One-class classification

My research started with the problem of confidence-levels in neural-networks but now now focusses on the problem of one-class classification. In contrast with normal classification problems where one tries to distinguish between two (or more) classes of objects, one-class classification tries to describe one class of objects, and distinguish it from all other possible objects. In the figure below an example dataset is shown, representing a set of apples and pears. The objects can be classified well by the classifier, but the outlier in the lower right corner will be classified as a pear. A one-class classifier should then be trained to reject this object and to label it as an outlier.

Some of these things, and more, are condensed into my thesis.

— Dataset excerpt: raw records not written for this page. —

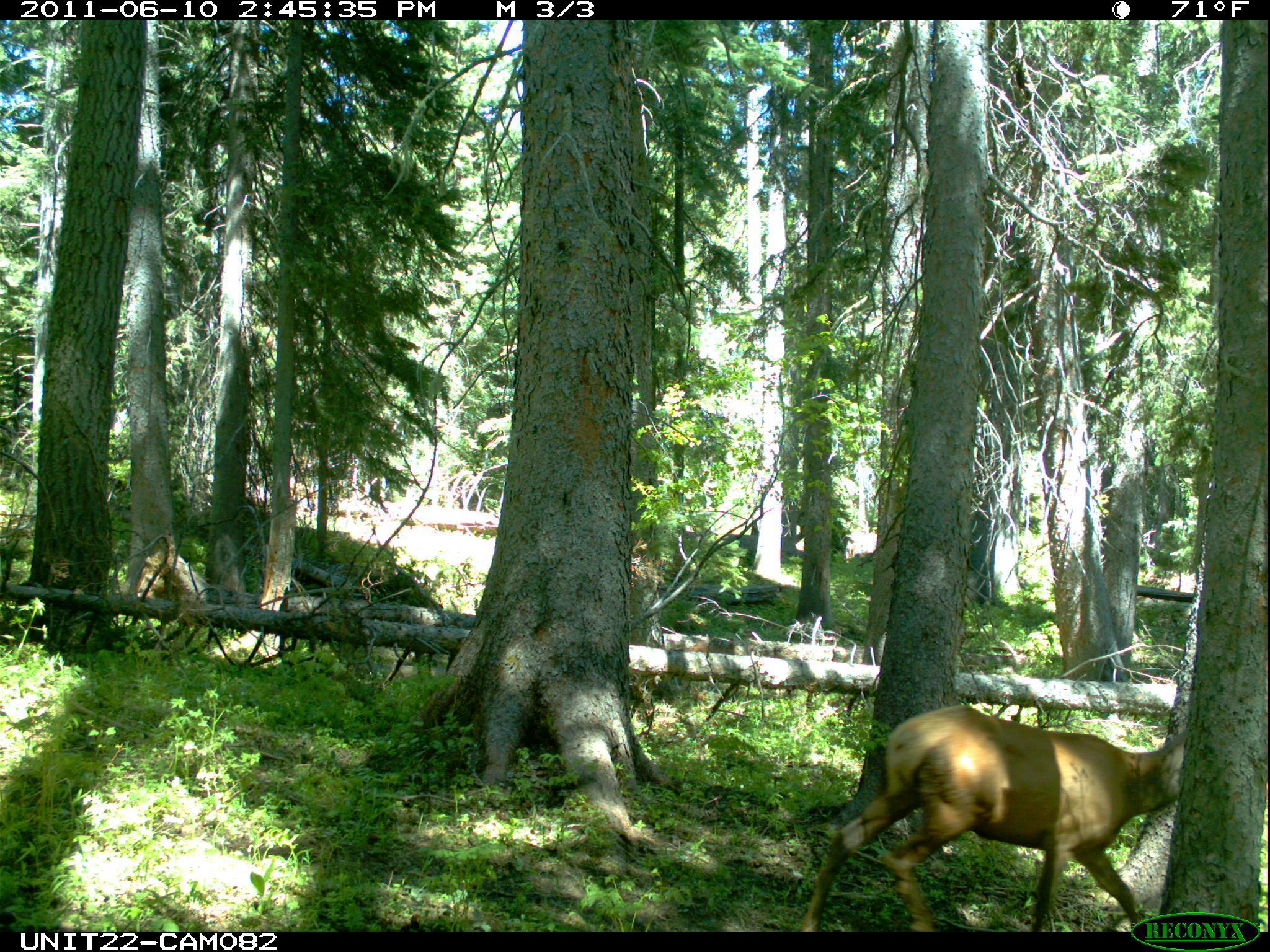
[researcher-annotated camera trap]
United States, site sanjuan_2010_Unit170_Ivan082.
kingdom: Animalia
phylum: Chordata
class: Mammalia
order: Artiodactyla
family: Cervidae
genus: Cervus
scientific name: Cervus elaphus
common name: red deer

[Picture of a one-class classifier]

Often just the probability density of the training set is estimated. When new objects fall under some density threshold, this new object is considered outlier and is rejected. We propose a method which does not rely on density estimation. The method is inspired on the Support Vector Machine by V.Vapnik. It computes a spherically shaped decision boundary with minimal volume around a training set of objects. This requirement (and the constraint that all objects are within the sphere) results in a description in which the sphere is described by just a few objects from the training set, called Support Objects. Instead of storing the complete training set, just this much smaller set of support objects has to be stored. The spherical description can be made more flexible by introducing kernel functions, analogous to the Support Vector Machines. When a Gaussian kernel is used (with an extra free parameter s) solutions ranging form a Parzen density estimation to the original spherical description are obtained. Also a procedure for choosing the appropriate value for s is given such that for all types of data a tight description can be obtained.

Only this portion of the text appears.